- DATA TO PROCESS

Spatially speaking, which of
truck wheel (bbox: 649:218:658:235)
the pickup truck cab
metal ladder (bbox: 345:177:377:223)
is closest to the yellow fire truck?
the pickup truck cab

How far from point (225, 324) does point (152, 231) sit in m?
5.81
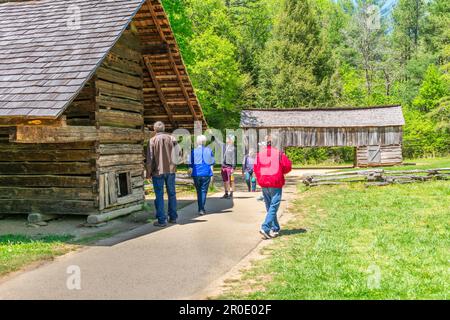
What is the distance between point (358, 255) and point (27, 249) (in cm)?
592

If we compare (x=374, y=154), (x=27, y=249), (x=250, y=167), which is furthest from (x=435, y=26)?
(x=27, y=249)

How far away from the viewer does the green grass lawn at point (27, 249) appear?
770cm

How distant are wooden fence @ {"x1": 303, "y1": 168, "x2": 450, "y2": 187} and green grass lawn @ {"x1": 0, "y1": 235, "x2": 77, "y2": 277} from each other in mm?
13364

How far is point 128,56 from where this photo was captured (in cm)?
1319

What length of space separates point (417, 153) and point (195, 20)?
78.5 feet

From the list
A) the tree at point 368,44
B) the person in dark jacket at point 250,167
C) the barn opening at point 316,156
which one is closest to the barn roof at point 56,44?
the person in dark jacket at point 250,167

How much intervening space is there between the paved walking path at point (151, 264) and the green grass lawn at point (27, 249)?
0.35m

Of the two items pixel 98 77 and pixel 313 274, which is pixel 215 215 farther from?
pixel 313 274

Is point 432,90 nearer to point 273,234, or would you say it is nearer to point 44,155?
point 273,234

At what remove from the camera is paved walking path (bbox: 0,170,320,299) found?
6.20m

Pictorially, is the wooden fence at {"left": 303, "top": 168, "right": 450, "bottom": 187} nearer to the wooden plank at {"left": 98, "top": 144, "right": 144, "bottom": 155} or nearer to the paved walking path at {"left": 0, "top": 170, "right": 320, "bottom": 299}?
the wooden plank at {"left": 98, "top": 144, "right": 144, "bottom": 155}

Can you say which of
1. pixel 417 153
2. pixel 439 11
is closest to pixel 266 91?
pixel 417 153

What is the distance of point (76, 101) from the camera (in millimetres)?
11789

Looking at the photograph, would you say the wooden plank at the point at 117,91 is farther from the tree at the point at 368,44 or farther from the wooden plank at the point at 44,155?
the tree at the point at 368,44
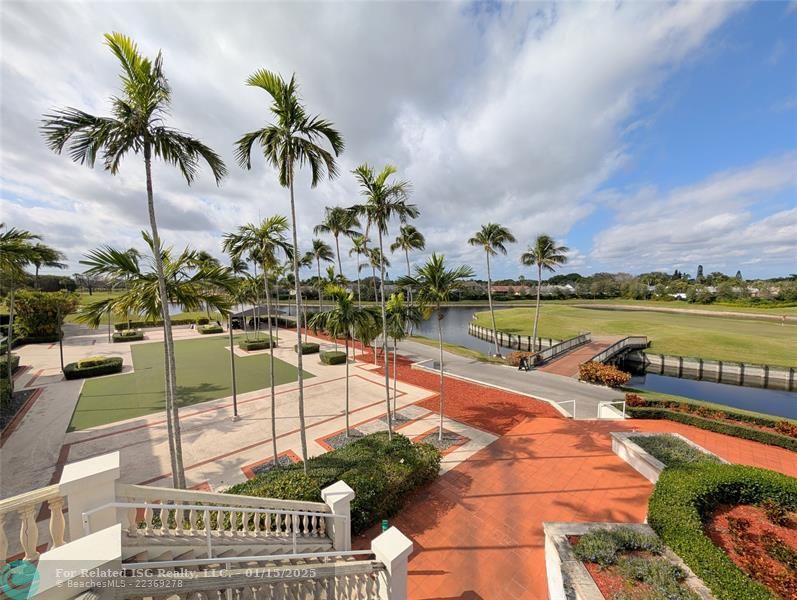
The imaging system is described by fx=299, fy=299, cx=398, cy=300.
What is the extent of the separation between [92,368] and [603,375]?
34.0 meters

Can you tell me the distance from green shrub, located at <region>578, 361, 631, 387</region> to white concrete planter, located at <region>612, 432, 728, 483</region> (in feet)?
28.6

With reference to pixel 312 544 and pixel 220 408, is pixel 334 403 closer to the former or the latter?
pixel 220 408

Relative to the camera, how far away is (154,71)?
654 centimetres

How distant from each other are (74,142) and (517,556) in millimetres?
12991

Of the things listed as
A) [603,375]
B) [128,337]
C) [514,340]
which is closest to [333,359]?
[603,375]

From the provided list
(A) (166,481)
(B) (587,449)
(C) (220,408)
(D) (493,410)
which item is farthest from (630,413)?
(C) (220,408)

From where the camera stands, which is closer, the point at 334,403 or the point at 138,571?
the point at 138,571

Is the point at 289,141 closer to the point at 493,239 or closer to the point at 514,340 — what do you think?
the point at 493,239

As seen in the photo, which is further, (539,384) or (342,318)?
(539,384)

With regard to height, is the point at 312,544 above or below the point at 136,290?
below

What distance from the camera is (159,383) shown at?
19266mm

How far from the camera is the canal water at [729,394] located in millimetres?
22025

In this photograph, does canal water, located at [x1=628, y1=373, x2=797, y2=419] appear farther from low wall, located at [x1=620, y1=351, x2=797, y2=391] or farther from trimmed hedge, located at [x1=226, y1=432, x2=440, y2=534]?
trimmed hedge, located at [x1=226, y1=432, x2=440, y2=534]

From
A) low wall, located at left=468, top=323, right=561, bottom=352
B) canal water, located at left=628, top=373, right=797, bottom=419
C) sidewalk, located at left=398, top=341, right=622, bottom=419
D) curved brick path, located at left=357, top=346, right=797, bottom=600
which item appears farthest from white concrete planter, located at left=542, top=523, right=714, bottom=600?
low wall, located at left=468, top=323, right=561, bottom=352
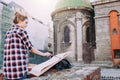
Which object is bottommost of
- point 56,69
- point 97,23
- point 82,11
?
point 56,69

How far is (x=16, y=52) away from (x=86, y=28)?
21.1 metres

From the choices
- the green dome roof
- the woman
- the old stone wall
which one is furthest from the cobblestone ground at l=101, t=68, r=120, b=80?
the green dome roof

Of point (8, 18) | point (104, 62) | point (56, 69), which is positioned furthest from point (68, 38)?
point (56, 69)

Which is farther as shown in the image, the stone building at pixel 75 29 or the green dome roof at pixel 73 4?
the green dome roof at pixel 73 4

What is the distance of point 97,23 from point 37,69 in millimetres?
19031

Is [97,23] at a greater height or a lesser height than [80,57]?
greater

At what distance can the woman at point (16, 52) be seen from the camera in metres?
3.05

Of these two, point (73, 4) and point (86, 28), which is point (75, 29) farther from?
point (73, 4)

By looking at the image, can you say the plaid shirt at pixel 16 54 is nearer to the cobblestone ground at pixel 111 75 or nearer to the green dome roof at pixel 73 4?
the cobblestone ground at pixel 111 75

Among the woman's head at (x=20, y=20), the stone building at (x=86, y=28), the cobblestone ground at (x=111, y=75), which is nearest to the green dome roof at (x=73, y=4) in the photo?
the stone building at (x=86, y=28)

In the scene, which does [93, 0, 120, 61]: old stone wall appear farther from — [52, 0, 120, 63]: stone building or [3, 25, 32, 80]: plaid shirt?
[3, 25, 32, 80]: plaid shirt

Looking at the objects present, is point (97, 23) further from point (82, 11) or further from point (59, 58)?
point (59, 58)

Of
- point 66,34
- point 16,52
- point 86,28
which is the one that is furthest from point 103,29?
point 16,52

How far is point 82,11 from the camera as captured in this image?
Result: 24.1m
==
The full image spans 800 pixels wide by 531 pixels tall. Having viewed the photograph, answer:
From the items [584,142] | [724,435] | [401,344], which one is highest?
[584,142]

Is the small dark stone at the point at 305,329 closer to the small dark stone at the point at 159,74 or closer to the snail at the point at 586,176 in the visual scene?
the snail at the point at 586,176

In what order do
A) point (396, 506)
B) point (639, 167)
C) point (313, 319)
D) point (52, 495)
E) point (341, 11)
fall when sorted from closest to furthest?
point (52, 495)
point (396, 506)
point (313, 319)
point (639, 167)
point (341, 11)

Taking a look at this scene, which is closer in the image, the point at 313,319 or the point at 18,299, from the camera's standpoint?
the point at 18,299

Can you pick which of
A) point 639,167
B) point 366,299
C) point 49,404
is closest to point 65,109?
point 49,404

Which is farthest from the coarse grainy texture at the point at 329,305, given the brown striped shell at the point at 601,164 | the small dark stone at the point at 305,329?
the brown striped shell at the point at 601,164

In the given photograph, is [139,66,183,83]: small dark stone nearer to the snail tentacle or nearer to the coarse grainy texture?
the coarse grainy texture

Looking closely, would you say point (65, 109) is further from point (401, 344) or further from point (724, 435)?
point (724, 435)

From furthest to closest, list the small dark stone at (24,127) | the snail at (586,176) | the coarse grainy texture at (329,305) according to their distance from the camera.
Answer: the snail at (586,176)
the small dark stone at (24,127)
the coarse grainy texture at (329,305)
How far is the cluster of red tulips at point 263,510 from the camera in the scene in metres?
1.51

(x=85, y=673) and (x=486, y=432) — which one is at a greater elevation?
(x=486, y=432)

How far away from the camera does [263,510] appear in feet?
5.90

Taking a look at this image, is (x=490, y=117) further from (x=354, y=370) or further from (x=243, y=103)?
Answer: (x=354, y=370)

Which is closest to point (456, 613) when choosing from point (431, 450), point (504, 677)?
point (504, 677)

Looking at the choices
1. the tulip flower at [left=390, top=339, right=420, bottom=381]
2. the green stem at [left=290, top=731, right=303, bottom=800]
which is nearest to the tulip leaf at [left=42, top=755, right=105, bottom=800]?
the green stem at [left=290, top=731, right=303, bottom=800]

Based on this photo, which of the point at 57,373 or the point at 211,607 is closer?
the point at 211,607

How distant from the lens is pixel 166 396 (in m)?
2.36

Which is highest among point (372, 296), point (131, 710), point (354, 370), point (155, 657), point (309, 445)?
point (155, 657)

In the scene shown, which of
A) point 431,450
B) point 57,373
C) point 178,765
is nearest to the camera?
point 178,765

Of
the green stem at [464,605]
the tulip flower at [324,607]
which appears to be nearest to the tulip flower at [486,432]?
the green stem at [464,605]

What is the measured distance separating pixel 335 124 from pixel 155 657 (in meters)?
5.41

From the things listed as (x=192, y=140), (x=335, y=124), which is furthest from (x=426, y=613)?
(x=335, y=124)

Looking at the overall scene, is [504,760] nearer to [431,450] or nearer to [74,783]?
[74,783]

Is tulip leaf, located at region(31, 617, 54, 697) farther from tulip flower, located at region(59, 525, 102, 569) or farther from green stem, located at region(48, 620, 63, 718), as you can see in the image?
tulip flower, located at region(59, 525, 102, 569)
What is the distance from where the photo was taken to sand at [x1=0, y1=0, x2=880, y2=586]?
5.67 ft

- TASK TO COMPLETE
Copy the data starting at the line that contains "Looking at the objects" and ending at the line that contains "Result: 24.1m", keeping every line, not only the answers. Scale each number in the answers, coordinates and distances alike, by 1.7, and round halves up to the number of decimal places the number had.

- REPLY
Looking at the objects present, is point (97, 23) further from point (82, 11) or further from point (59, 58)?
point (100, 99)

Of
- point 66,34
- point 16,52
- point 86,28
which is the one that is furthest from point 103,29?
point 27,88

How far is point 82,11 from the camera as captured in this image?
Result: 41.0m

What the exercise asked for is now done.